▸ **Written request 1**
Name every function the notebook excerpt defines with a def statement.

[start Source extract]

We provide a list of print statements to help you understand the data format.
Each point is an `ordered Dict` type and has `15` features. Features include *age*, *type_employer* and so on (see the following cell to get an idea on how the data look like).

Performing basic data analysis may help you better understand the dataset and the features involved. As a rudimentary analysis, use the `age` attribute and report how many people fall into the age ranges of `(0, 20], (20, 40], (40, 60], (60, 80], (80, 100]`.
Fill in the `calculate_age_bins` functions and return a list of five values representing the amounts in each age range.

In [7]:
from google.colab import drive
drive.mount('/content/drive')

Mounted at /content/drive


In [8]:
import csv

def load_csv(filename):
    lines = []
    with open(filename) as csvfile:
        reader = csv.DictReader(csvfile)
        for line in reader:
            lines.append(line)
    return lines

def load_adult_data(fn):
    return load_csv(fn)

# Note: Possibly use different data for training and validation to get a more accurate result,
# but remember that in the last part your model will be trained on the full training data
# load_adult_data() and be tested on a test dataset you don't have access to.
def load_adult_train_data(fn):
    return load_adult_data(fn)

def load_adult_valid_data(fn):
    return load_adult_data(fn)

In [9]:
#Append the directory to your python path using sys
import sys
import os
prefix = '/content/drive/My Drive/'
# modify "customized_path_to_your_homework" here to where you uploaded your homework
customized_path_to_your_homework = 'Colab Notebooks/'
sys_path = prefix + customized_path_to_your_homework
sys.path.append(sys_path)
# print(sys.path)

fp_data = os.path.join(sys_path, 'adult_balanced.data')
data = load_adult_train_data(fp_data)

[end Source extract]

▸ **Written request 2**
From the rows below, extract the lines beginning at the one that contains "How far are" and ending after the one that contains "13.7 metres".

[start Supplied material]

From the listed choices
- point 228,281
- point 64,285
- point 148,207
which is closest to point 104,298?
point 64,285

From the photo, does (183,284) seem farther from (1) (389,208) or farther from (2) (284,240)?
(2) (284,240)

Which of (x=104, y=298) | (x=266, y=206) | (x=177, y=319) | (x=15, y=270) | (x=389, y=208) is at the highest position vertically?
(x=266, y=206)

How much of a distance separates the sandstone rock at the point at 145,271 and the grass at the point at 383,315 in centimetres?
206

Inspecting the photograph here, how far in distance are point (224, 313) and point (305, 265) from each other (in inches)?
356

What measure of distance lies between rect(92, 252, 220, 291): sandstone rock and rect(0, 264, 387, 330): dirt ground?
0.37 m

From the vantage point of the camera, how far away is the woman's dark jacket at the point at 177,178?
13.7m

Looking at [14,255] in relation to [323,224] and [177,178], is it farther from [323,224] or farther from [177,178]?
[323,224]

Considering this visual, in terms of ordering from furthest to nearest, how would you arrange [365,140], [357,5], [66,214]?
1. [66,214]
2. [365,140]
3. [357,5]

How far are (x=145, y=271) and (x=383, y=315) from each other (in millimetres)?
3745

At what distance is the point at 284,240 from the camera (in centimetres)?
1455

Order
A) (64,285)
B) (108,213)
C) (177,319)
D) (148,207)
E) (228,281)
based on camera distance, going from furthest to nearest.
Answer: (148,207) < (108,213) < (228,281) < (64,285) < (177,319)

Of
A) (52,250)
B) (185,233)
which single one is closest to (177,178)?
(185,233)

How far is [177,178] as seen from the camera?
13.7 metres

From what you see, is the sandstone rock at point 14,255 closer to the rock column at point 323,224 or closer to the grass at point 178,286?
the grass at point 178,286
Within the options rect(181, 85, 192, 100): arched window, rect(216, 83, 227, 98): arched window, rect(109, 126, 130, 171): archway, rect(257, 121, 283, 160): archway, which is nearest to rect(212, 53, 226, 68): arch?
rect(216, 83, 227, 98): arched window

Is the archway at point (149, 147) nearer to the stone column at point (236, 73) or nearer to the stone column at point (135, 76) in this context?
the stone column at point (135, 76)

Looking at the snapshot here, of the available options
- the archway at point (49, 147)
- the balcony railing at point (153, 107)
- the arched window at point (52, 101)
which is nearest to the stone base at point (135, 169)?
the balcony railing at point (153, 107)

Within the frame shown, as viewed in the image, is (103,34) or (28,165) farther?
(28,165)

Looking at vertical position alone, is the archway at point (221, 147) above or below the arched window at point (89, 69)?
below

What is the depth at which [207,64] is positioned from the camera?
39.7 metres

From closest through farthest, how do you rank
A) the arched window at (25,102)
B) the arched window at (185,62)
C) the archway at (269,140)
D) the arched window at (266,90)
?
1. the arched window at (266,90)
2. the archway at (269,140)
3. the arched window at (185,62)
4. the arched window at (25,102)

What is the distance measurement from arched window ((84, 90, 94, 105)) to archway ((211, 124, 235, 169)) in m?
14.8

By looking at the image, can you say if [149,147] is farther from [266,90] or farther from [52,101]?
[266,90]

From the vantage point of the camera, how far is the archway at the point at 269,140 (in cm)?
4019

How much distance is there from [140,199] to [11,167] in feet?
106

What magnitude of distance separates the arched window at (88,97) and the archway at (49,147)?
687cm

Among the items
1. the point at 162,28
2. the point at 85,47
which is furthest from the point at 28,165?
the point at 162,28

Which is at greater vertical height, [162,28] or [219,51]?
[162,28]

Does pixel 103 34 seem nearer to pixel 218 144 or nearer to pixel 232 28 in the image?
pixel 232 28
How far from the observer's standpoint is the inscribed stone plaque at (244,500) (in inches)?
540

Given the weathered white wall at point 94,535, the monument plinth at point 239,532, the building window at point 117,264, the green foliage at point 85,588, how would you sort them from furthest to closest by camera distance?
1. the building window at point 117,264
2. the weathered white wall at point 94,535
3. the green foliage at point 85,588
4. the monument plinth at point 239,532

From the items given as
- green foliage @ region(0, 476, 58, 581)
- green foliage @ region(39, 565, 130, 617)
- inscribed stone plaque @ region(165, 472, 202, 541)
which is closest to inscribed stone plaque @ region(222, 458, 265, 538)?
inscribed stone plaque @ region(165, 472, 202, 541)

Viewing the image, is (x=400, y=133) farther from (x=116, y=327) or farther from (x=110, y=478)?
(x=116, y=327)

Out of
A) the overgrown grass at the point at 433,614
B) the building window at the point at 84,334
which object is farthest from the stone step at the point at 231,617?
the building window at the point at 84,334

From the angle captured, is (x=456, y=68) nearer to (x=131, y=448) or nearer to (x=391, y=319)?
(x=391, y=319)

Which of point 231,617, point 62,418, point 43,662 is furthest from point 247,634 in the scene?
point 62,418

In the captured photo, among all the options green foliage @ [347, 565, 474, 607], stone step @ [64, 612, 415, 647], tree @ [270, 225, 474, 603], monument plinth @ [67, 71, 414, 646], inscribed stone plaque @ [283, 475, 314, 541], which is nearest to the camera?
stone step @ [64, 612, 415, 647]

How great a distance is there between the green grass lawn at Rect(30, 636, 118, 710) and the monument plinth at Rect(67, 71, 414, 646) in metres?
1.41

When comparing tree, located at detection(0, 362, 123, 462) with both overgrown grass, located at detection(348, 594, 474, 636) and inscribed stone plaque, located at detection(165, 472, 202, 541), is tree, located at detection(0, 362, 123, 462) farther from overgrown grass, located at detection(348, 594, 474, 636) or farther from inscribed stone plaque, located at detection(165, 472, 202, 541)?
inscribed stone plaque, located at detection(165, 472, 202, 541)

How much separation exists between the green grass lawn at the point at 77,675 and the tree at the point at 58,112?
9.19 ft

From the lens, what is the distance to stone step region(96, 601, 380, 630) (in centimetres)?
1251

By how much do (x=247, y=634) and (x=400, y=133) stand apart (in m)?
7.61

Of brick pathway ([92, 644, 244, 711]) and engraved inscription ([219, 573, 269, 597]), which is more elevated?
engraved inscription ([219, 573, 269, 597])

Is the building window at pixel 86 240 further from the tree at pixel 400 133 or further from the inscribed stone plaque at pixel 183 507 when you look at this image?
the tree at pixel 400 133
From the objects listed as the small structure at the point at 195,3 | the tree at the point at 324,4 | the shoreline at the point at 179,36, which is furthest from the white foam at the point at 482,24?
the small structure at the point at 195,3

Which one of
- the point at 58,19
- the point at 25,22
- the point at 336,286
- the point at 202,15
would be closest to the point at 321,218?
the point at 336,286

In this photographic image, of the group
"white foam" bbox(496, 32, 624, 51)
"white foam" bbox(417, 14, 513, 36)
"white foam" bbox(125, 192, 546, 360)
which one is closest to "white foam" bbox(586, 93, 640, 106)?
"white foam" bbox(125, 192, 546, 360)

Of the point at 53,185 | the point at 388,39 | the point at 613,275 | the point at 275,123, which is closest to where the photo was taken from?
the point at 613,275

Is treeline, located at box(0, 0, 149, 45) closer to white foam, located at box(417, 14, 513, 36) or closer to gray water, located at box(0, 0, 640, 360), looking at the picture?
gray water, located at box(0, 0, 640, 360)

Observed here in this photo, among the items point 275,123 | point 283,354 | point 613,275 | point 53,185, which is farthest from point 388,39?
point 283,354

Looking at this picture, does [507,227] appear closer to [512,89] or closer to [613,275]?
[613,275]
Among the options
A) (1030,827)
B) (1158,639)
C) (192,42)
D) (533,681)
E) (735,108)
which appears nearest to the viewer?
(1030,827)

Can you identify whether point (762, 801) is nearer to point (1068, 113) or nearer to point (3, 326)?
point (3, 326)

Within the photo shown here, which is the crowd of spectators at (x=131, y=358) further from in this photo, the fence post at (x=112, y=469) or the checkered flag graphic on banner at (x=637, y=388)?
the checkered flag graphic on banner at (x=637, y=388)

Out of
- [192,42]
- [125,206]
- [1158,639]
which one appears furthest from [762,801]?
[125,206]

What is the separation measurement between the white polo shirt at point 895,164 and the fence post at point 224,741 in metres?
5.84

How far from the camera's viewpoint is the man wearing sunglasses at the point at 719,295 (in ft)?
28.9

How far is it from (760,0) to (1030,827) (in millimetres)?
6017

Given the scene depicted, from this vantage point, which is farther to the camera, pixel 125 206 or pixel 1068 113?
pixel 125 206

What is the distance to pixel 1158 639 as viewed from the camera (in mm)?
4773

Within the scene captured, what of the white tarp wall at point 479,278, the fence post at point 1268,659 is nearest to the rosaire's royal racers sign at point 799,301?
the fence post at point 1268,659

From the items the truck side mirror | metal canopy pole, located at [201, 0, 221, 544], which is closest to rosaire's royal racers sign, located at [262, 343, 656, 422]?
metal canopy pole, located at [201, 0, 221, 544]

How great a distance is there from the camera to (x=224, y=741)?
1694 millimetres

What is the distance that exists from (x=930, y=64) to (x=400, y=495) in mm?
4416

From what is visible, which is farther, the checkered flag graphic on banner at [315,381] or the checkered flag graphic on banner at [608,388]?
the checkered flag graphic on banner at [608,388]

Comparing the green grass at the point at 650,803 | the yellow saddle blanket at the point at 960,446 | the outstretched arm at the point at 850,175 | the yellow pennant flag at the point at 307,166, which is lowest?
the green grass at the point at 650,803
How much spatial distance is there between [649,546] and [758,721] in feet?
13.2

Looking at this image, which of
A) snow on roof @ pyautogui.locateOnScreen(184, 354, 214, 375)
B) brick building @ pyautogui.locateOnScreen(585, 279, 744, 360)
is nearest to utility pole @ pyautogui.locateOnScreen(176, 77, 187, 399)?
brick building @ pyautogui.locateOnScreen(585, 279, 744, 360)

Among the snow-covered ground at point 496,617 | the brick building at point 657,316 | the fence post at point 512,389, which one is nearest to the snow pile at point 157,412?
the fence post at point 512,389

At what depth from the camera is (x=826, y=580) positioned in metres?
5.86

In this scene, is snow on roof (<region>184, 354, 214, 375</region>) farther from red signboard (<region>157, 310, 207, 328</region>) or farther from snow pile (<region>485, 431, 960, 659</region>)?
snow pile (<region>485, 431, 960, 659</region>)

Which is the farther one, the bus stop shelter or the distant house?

[end Supplied material]

▸ **Correct result 1**
load_csv, load_adult_data, load_adult_train_data, load_adult_valid_data

▸ **Correct result 2**
How far are (x=145, y=271) and (x=383, y=315) from each other (in millimetres)?
3745

At what distance is the point at 284,240 from the camera (in centimetres)?
1455

Order
A) (64,285)
B) (108,213)
C) (177,319)
D) (148,207)
E) (228,281)
based on camera distance, going from furthest to nearest.
Answer: (148,207) < (108,213) < (228,281) < (64,285) < (177,319)

Of
A) (52,250)
B) (185,233)
which single one is closest to (177,178)?
(185,233)

How far is [177,178] as seen from the camera?
13.7 metres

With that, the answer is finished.